主人公モンキー・D・ルフィが食べた「ゴムゴムの実」の前任者ではないか、という噂はファンの間で長年囁かれ続けています。
この記事では、ロジャーの能力や正体、そして彼が悪魔の実の能力者だったのかどうかについて、作中の描写や考察を交えながら徹底的に解説していきます。
果たして、ロジャーは本当に「ゴムゴムの実」の能力者だったのでしょうか?
伝説の海賊王「ゴールド・ロジャー」とは
ロジャーとは、『ワンピース』の物語の冒頭で海軍に処刑された、偉大なる航路を世界で初めて制覇した「ロジャー海賊団」の船長です。

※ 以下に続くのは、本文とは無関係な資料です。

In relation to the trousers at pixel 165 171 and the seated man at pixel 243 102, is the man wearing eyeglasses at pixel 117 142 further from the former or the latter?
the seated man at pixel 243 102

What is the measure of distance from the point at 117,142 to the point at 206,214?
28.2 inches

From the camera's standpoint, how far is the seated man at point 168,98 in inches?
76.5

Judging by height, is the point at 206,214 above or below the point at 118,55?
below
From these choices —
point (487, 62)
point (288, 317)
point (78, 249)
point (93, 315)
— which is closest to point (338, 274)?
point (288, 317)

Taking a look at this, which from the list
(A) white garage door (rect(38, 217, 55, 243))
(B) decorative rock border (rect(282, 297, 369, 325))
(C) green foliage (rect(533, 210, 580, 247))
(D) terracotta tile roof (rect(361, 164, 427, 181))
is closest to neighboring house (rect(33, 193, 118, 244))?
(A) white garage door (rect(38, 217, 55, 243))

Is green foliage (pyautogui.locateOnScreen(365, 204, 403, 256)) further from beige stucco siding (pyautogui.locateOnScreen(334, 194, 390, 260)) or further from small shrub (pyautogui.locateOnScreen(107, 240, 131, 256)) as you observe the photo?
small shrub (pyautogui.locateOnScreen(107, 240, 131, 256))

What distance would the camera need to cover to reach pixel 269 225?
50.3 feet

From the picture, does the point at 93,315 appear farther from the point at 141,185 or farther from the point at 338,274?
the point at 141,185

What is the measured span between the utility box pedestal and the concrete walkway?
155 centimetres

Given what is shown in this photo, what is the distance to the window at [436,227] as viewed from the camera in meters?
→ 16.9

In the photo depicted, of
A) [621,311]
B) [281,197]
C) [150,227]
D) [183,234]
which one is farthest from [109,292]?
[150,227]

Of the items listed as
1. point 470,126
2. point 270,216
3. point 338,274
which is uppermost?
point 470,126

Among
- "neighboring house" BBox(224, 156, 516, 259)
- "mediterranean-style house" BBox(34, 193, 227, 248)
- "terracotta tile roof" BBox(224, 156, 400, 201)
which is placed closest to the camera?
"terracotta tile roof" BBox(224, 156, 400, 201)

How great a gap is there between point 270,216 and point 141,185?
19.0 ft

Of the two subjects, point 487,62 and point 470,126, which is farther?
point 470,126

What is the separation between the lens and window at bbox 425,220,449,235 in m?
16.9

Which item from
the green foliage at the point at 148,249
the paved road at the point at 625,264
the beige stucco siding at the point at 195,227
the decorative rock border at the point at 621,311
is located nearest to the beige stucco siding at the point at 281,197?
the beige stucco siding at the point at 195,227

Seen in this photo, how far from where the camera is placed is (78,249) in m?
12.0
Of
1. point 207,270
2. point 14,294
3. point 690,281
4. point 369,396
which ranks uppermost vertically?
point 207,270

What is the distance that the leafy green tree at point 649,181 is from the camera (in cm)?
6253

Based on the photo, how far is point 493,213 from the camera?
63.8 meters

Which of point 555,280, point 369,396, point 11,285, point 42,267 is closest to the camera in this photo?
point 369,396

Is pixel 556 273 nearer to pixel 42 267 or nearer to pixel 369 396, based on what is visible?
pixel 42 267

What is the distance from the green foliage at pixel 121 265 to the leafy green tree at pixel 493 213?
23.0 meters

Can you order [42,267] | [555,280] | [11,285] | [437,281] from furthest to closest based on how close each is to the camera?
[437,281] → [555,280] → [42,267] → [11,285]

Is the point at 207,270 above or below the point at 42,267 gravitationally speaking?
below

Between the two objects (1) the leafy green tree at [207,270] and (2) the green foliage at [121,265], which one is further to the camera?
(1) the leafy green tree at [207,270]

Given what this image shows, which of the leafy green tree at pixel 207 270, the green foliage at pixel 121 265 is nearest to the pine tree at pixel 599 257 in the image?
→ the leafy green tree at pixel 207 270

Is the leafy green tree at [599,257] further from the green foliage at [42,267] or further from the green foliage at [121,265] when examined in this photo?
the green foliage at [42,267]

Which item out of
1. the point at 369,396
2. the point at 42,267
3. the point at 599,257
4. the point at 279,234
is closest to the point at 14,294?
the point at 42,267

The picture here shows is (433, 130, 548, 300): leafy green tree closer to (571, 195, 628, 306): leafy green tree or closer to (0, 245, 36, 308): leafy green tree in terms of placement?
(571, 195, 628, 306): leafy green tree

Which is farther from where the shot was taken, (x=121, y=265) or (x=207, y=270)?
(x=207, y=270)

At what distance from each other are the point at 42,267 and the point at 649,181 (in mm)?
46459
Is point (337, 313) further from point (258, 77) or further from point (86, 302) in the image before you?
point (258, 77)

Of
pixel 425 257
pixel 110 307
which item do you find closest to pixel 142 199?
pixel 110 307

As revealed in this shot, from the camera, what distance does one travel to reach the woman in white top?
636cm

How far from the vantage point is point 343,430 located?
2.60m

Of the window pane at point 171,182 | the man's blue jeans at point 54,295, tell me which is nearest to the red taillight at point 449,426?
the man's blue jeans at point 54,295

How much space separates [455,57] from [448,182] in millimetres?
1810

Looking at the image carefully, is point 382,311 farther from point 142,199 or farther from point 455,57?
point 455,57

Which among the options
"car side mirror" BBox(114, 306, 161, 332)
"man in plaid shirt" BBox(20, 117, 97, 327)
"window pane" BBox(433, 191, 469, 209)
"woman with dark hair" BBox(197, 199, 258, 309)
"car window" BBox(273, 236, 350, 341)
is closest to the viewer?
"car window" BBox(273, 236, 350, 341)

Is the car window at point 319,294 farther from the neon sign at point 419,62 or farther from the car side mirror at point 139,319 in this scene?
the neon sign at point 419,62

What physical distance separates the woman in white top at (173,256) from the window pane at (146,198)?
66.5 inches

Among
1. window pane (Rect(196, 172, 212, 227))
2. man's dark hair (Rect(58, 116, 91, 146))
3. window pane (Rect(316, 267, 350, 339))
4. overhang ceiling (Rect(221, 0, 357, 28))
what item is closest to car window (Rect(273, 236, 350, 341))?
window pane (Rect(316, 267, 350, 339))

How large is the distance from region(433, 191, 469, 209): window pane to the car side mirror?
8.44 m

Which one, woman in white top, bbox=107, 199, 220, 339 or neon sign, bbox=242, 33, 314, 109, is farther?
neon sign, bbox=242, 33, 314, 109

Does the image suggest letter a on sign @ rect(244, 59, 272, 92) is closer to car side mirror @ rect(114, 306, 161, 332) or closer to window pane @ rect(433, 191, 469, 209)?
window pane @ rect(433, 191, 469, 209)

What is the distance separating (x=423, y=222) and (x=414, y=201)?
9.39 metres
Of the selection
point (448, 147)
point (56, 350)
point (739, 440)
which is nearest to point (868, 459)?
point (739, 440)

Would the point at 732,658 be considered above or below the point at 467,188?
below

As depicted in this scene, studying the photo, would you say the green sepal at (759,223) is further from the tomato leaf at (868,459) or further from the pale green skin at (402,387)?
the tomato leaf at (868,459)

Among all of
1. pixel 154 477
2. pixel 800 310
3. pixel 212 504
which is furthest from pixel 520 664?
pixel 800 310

伝説の海賊王と呼ばれる彼は、自らが残した処刑直前の言葉「おれの財宝か?欲しけりゃくれてやるぜ…探してみろ この世の全てをそこに置いてきた」によって、世界中の海賊たちを奮い立たせ、大海賊時代を幕開けさせました。
『ワンピース』という物語は、まさにロジャーが残したこの言葉から始まると言っても過言ではありません。
そんなロジャーのプロフィールは以下の通りです。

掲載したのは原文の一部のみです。